Settle - Gateway to Upper Ribblesdale
Situated as it is under the imposing limestone escarpment of Attermire Scar with the crag of Castleberg (a notable local viewpoint) hovering above the town, Settle enjoys a splendid setting at the edge of some of England’s most dramatic limestone country.
The town itself is full of fascinating buildings and a labyrinth of narrow alleys and courtyards gives the town a rather special atmosphere. Most buildings date from the eighteenth and nineteenth centuries, including the French-style town hall and the row of shops known as the Shambles. Pride of place, however, must go to The Folly - a splendid seventeenth century yeoman's house just behind the market place. The Museum of North Craven Life, which contains some major archaeological finds from nearby Victoria Cave is also not to be missed.

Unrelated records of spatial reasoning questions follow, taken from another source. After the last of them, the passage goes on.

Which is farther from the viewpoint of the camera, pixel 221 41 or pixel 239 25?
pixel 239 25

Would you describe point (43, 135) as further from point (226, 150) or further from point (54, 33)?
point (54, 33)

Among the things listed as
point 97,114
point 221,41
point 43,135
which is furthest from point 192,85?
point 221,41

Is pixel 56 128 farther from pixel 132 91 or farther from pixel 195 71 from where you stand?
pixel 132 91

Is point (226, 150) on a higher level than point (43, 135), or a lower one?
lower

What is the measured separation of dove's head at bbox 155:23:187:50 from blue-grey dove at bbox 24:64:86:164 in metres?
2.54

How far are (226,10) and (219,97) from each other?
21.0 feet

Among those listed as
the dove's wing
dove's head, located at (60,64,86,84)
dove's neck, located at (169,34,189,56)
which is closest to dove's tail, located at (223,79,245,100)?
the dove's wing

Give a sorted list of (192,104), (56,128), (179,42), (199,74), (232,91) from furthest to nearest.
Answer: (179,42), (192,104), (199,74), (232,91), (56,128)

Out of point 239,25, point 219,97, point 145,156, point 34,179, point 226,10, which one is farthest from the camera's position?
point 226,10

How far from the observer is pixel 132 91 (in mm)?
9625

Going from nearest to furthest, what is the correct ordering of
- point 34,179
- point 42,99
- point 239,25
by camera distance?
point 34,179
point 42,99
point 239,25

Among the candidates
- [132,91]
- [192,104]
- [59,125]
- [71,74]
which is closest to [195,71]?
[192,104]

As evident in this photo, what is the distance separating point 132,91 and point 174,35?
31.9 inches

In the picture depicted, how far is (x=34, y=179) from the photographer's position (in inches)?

The great archways of the Settle-Carlisle Railway, Midland Railway’s main line to Scotland, dominate the lower part of the town behind the restored Victoria Hall. Most visitors will want to spend at least one day of their stay enjoying a trip along the line and travel across the famous Ribblehead Viaduct, described by one railway historian as the ‘high water mark’ of Victorian railway engineering. The entire line is now a linear conservation area. But this is also a working railway and the heavy coal trains which keep Britain’s power stations in business are as likely to be seen on the line as the diesel railcars which provide both a lifeline to isolated Dales communities and a superb visitor experience.
There are magnificent walks to be enjoyed from all the stations on the line, many of the finest being in the Three Peaks country - to the summits of Pen-y-ghent, Ingleborough and Whernside.
The popular Ribble Way footpath runs through Settle, as does the Pennine Bridleway. Quiet networks of lanes in the nearby Wenning and Ribble valleys between Settle and Ingleton also offer exceptional opportunities forcycling away from heavy traffic.